No CSV hop. No JSON schema drift. No custom parsing layer.

The non-negotiable constraints

This feature is useful, but it is not magic. There are hard boundaries.

  1. 90-second timeout
    – Query evaluations must complete within 90 seconds.
    – This is ideal for fast lookups, enrichment, and reference joins—not heavy batch reshaping.

  2. Read-only execution
    – The API executes queries only. It doesn’t support write actions.
    – If your notebook flow assumes “query + write” in one API step, redesign it.

  3. Native query rule for custom mashups
    customMashupDocument does not allow native database queries.
    – But if a query defined inside the dataflow itself uses native queries, that query can be executed.
    – This distinction will trip people if they treat inline M and stored dataflow queries as equivalent.

  4. Performance depends on folding and query complexity
    – Bad folding or expensive transformations can burn your 90-second window quickly.
    – You need folding-aware query reviews before production rollout.

Practical rollout plan for Spark teams

If you lead a Fabric Spark team, do this in order.

1) Inventory duplication first

Build a short list of transformations currently duplicated between M and PySpark. Start with transformations that are stable, reused often, and mostly read-oriented.

2) Stand up a dedicated execution dataflow

Create one Dataflow Gen2 artifact specifically for API-backed execution contexts.

  • Keep connections explicit and reviewed
  • Restrict who can modify those connections
  • Treat the artifact like infrastructure, not ad hoc workspace clutter

3) Wrap Execute Query behind one notebook utility

Don’t let every notebook hand-roll HTTP logic. Create one shared helper that handles:

  • token acquisition
  • request construction
  • Arrow stream parsing
  • error handling
  • timeout/response logging

If the API returns 202 (long-running operation), honor Location and Retry-After instead of guessing polling behavior.

4) Add governance checks before scale

Because execution runs under dataflow connection scope, validate:

  • who can execute
  • what connections they indirectly inherit
  • which data sources become reachable through that path

If your governance model assumes notebook identity is the only control plane, this API changes that assumption.

5) Monitor capacity from day one

Microsoft surfaces this usage in Capacity Metrics as “Dataflows Gen2 Run Query API”, billed on the same meter family as Dataflow Gen2 refresh operations. Watch this early so you don’t discover new spend after adoption is already wide.

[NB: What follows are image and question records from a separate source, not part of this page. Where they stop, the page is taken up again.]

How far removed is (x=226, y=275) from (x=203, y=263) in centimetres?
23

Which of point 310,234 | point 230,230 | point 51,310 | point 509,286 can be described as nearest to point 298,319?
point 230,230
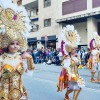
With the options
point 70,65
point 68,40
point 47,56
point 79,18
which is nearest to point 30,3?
point 79,18

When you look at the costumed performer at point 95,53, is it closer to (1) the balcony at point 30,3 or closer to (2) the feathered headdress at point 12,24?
(2) the feathered headdress at point 12,24

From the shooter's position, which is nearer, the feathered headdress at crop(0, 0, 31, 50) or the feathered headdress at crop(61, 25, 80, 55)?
the feathered headdress at crop(0, 0, 31, 50)

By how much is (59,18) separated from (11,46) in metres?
25.9

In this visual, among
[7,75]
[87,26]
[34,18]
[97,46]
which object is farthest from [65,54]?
[34,18]

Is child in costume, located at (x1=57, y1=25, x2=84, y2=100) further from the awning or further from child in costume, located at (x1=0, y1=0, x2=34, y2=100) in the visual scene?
the awning

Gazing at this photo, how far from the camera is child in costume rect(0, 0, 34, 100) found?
4.66 m

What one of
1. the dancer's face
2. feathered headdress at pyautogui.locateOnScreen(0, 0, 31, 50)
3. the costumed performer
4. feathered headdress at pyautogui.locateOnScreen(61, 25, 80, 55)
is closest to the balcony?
the costumed performer

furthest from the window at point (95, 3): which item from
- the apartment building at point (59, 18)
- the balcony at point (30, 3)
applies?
the balcony at point (30, 3)

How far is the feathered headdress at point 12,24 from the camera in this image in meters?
4.64

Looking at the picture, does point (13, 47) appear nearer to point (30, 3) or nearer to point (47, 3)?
point (47, 3)

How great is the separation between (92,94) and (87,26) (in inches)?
729

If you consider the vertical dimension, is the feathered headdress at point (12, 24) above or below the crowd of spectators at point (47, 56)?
above

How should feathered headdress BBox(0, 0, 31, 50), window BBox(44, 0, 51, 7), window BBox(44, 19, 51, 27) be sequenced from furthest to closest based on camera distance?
window BBox(44, 0, 51, 7) < window BBox(44, 19, 51, 27) < feathered headdress BBox(0, 0, 31, 50)

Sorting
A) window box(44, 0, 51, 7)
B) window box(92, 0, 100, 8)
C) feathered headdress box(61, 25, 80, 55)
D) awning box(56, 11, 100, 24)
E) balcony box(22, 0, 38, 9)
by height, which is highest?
balcony box(22, 0, 38, 9)
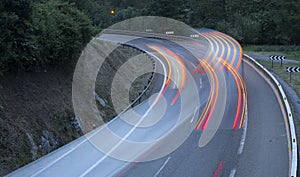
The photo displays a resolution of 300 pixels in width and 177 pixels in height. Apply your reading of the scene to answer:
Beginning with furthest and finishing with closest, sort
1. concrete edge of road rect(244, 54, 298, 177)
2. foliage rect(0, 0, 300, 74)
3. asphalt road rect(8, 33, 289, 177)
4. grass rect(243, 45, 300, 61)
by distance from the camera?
grass rect(243, 45, 300, 61), foliage rect(0, 0, 300, 74), asphalt road rect(8, 33, 289, 177), concrete edge of road rect(244, 54, 298, 177)

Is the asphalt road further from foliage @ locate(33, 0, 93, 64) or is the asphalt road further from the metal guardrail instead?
the metal guardrail

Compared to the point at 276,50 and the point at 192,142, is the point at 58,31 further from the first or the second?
the point at 276,50

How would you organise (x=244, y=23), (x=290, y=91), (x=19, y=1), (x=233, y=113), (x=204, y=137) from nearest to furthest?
(x=19, y=1)
(x=204, y=137)
(x=233, y=113)
(x=290, y=91)
(x=244, y=23)

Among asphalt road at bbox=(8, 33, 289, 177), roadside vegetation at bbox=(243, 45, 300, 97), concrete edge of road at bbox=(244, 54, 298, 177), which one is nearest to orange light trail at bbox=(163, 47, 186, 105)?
asphalt road at bbox=(8, 33, 289, 177)

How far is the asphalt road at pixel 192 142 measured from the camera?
17.1 meters

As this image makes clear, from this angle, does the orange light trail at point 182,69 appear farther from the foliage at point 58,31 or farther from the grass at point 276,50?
the grass at point 276,50

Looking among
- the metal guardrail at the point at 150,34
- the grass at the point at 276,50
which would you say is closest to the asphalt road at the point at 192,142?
the grass at the point at 276,50

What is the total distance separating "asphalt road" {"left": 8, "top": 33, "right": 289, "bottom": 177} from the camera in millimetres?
17062

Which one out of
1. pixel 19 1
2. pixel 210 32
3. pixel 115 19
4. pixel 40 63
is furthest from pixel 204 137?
pixel 115 19

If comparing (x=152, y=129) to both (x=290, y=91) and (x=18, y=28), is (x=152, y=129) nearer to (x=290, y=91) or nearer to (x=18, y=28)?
(x=18, y=28)

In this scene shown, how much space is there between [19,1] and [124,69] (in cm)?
1785

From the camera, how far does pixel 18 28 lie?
18.5m

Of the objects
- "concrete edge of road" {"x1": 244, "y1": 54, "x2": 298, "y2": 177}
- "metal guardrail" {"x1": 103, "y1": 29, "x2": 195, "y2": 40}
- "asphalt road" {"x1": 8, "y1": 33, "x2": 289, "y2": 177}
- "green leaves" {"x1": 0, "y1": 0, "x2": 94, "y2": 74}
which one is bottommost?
"asphalt road" {"x1": 8, "y1": 33, "x2": 289, "y2": 177}

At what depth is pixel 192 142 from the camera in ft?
67.3
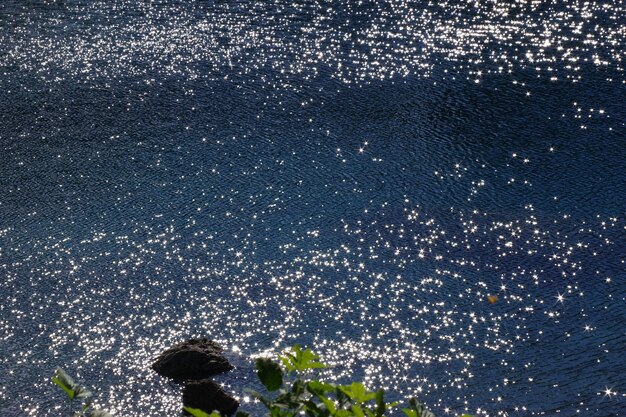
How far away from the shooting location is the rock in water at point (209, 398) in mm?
5656

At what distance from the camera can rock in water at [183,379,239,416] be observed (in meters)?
5.66

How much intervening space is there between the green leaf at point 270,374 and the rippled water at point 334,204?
10.7 feet

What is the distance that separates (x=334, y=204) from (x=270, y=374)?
5905 mm

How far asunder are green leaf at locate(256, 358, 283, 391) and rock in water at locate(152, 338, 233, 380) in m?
3.52

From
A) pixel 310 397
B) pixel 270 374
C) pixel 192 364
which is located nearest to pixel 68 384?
pixel 270 374

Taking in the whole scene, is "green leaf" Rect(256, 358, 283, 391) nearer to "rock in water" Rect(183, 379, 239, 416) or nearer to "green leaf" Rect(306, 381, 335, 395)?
"green leaf" Rect(306, 381, 335, 395)

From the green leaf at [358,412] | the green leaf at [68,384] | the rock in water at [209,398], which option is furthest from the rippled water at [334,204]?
the green leaf at [358,412]

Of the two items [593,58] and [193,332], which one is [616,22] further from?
[193,332]

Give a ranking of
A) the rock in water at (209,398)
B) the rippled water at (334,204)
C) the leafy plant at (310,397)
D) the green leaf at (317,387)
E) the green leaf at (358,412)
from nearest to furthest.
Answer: the green leaf at (358,412) → the leafy plant at (310,397) → the green leaf at (317,387) → the rock in water at (209,398) → the rippled water at (334,204)

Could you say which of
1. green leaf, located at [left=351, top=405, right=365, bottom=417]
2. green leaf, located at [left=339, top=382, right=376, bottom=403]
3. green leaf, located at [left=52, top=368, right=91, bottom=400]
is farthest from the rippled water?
green leaf, located at [left=351, top=405, right=365, bottom=417]

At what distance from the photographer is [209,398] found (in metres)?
5.70

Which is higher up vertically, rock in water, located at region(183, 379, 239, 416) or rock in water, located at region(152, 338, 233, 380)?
rock in water, located at region(152, 338, 233, 380)

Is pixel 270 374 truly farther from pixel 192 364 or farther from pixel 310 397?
pixel 192 364

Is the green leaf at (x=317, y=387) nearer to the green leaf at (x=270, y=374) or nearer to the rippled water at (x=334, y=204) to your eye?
the green leaf at (x=270, y=374)
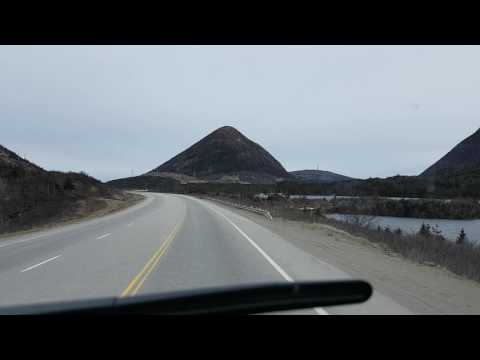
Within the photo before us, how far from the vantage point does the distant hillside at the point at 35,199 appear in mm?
36306

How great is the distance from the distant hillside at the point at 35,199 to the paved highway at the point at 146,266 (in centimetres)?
1452

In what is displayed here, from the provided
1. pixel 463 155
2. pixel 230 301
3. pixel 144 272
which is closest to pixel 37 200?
pixel 144 272

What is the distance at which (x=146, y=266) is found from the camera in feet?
38.8

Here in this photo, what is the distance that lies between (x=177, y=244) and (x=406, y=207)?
48484mm

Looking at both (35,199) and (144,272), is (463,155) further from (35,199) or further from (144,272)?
(144,272)

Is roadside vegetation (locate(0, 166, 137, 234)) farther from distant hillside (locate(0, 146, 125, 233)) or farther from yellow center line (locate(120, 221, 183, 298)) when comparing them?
yellow center line (locate(120, 221, 183, 298))

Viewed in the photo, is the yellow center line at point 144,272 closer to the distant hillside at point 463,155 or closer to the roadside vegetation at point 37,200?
the roadside vegetation at point 37,200

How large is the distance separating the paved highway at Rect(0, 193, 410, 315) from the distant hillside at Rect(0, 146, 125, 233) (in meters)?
14.5

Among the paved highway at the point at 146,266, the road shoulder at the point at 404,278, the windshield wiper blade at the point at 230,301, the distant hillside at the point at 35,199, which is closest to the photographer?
the windshield wiper blade at the point at 230,301

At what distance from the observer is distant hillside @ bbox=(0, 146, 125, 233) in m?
36.3

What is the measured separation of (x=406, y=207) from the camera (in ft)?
196

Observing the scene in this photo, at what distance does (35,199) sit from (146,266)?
1359 inches

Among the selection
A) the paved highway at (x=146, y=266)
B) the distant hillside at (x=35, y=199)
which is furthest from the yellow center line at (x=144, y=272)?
the distant hillside at (x=35, y=199)
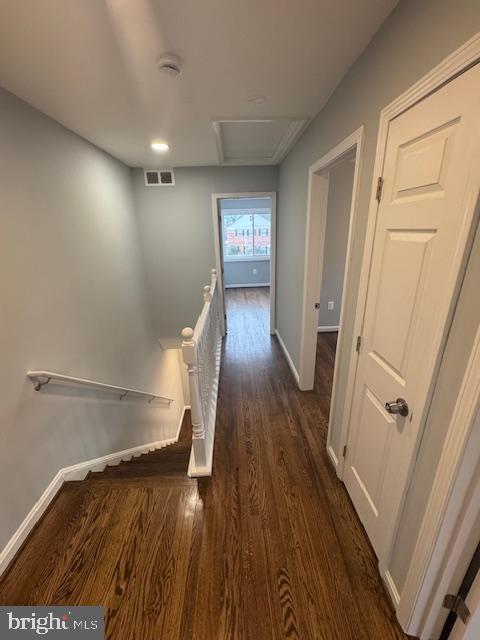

Where this fits (and where it doesn’t)

Use it when you need:

  • shared transformation logic between BI and engineering
  • fast, read-oriented query execution from Spark/pipelines/apps
  • connector and gateway reach already configured in dataflows

Avoid it when you need:

  • long-running transformations
  • write-heavy jobs
  • mission-critical production paths with zero preview risk tolerance

The REST API docs still mark this as preview and “not recommended for production use.” Treat that warning as real, not ceremonial.

The organizational shift hiding behind the API

The technical win is straightforward: fewer rewrites, faster integration, cleaner data handoffs.

The harder change is social.

When Spark notebooks can directly execute M, ownership lines between BI and data engineering need to be explicit. Who owns business logic? Who owns runtime reliability? Who approves connection scope?

Teams that answer those questions early will move fast.

Teams that don’t will just reinvent the same duplication problem with a new endpoint.


Source notes

This post was written with help from anthropic/claude-opus-4-6.